> **Supplied text**:

━━━━

There does not appear to be a disadvantage to this option, assuming that there is agreement that a specific legislation to combat bias-motivated conduct should be created.
Option 10. The maximum penalty for committing a crime or crimes of hate-motivated behaviour preferably should be one that operates in a principled manner to increase the penalty, such as having the maximum penalty for committing a hate-motivated crime equal to one and one-half times that for committing the basic crime.
One of the difficulties in creating a crime or crimes of hate-motivated violence is how to determine the penalty for committing such a crime. For example, the ADL model legislation, in relation to its proposed crime of intimidation, specifies that the degree of criminal liability should be at least one degree more serious than that imposed for commission of the basic offence.<239> How would this principle apply in the Canadian context? For example, what would be the penalty range for simple assault, now punishable by summary conviction or by indictment for a term of imprisonment up to five years, if the assault were hate-motivated? Would the next level of punishment be equivalent to that of assault with a weapon or causing bodily harm, which is punishable by indictment for a term of imprisonment not exceeding ten years?

━━━━

> **Record extracts**:

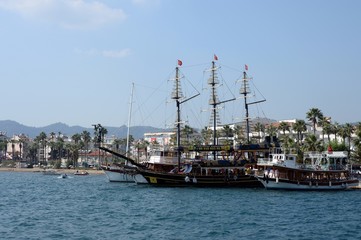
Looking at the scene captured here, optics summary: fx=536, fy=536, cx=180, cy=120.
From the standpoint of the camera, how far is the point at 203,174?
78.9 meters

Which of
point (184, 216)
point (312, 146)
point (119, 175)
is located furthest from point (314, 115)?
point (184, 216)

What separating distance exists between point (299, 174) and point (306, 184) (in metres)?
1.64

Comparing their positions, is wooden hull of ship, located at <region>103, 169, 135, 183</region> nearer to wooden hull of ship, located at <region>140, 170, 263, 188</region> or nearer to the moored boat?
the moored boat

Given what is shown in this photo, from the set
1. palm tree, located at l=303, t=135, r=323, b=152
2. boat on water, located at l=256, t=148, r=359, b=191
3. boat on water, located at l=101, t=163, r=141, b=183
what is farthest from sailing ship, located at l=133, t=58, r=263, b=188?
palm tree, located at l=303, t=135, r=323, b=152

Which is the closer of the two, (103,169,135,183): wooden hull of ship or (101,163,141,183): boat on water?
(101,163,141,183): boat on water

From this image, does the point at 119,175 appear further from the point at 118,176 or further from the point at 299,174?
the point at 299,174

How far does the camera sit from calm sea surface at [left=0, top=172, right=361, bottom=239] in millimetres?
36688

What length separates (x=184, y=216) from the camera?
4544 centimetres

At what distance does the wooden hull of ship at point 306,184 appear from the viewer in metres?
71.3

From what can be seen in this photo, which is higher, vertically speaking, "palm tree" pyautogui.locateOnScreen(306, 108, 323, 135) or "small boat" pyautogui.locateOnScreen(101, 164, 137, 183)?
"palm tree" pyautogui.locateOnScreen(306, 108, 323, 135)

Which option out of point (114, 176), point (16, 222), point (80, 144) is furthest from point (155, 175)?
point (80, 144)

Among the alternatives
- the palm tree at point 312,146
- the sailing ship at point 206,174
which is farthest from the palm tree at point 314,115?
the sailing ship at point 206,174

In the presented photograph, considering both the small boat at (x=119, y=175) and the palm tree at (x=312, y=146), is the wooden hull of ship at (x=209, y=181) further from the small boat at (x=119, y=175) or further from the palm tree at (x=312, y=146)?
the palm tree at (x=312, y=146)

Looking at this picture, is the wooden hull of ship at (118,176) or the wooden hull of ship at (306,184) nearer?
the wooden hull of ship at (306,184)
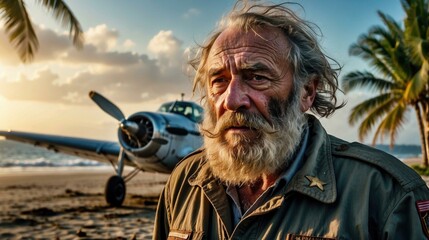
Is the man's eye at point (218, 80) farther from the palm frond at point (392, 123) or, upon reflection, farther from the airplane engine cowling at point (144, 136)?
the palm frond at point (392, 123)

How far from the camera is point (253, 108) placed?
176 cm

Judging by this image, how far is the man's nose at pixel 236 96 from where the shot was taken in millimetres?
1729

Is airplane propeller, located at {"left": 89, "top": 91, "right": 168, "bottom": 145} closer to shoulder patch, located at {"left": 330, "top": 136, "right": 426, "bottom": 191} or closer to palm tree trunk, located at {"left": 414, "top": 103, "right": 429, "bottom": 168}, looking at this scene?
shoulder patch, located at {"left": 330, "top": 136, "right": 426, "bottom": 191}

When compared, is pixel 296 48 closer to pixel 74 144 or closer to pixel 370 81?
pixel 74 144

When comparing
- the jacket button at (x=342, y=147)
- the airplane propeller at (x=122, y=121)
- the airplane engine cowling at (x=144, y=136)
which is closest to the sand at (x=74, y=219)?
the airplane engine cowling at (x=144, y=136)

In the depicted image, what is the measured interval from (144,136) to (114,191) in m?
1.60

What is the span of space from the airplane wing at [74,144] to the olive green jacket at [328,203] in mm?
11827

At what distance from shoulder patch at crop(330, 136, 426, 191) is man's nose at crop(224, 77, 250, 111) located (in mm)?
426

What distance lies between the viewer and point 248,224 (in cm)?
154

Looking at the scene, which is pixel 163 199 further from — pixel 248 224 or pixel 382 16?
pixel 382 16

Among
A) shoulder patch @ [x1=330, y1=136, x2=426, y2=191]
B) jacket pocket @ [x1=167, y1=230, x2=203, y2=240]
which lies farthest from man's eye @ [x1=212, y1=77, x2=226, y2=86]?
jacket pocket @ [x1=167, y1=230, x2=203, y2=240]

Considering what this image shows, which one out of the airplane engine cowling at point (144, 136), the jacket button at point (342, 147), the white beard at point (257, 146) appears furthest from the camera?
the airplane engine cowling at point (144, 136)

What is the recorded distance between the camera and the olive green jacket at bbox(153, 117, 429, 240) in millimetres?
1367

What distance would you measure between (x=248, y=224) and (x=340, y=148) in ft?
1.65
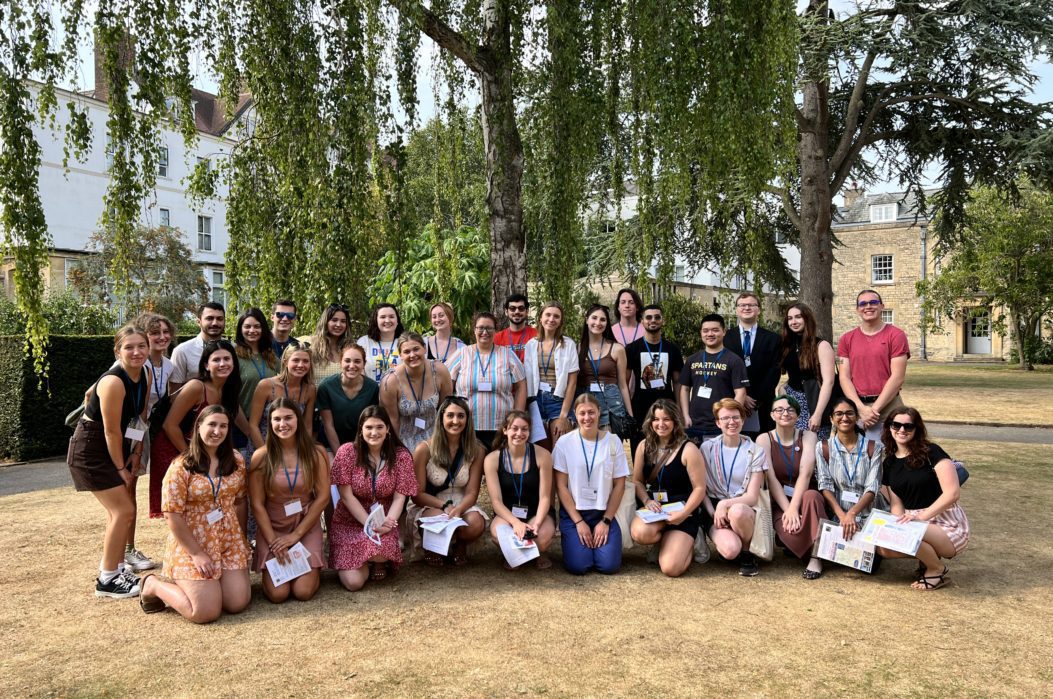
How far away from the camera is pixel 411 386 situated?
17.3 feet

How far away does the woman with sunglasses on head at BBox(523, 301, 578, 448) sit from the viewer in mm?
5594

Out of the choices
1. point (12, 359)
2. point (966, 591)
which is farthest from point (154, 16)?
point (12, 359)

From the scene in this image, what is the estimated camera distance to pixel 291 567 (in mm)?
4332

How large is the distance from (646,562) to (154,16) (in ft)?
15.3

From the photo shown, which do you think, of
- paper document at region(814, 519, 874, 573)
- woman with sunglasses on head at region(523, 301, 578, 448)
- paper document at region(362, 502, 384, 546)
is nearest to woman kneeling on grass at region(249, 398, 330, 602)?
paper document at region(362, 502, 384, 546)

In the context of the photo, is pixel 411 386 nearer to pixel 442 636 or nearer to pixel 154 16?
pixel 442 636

━━━━

> **Directions**:
**1.** In the passage on penalties for hate-motivated crime, what is the maximum prison term for assault with a weapon or causing bodily harm?
**2.** How would you render the sentence "How would this principle apply in the Canadian context?" from the passage on penalties for hate-motivated crime in Spanish?
**3.** Could you go on with the passage on penalties for hate-motivated crime, starting after its final sentence?
The rows play no part in the work here.

> **Written responses**:
**1.** A term not exceeding ten years, by indictment.

**2.** ¿Cómo se aplicaría este principio en el contexto canadiense?

**3.**
To avoid these difficulties, this option proposes that a more principled attempt be made to determine the proper scope of punishment in relation to a hate-motivated crime; that is, that the maximum penalty for committing such a crime should be a certain percentage greater than the maximum penalty now given for committing the basic crime. For example, the draft legislation suggested by the Australian Law Reform Commission provides that the penalty for its proposed crime of racist violence not exceed one and one-half times the penalty prescribed as a maximum penalty for the act under the law concerned.<240> This would help to promote a consistent, principled sentencing approach in relation to such crimes.
The disadvantage of this option may be that it proposes too high a penalty for the commission of such crimes: that instead of increasing the penalty range, a better approach would be to allow judges to increase the penalty closer to the maximum penalty range existing in the present law.
Option 11. The definition of a hate-motivated crime should have as its mens rea requirement that of purposely or recklessly harming a victim or vandalizing property by reason of hatred of the victim's race, religion, ethnic origin, et cetera. Alternatively, the definition of a hate-motivated crime should include in its mens rea requirement the concept of negligence.
This option outlines what the mens rea requirement for a crime or crimes of hate-motivated violence should be. Assuming that the central component of the crime would be that the attacker was motivated by hatred of a person's actual or perceived race, religion, et cetera, it would seem logical that the mens rea component of the crime would be purposely or recklessly selecting the victim for attack (or property for destruction) because of such hatred. This requirement of purpose or recklessness would be consistent with the concept that the perpetrator of such violence must be subjectively aware of what he or she was doing.<241> This "purpose" or "recklessness" requirement would exclude a definition of the crime that included the fault component of negligence.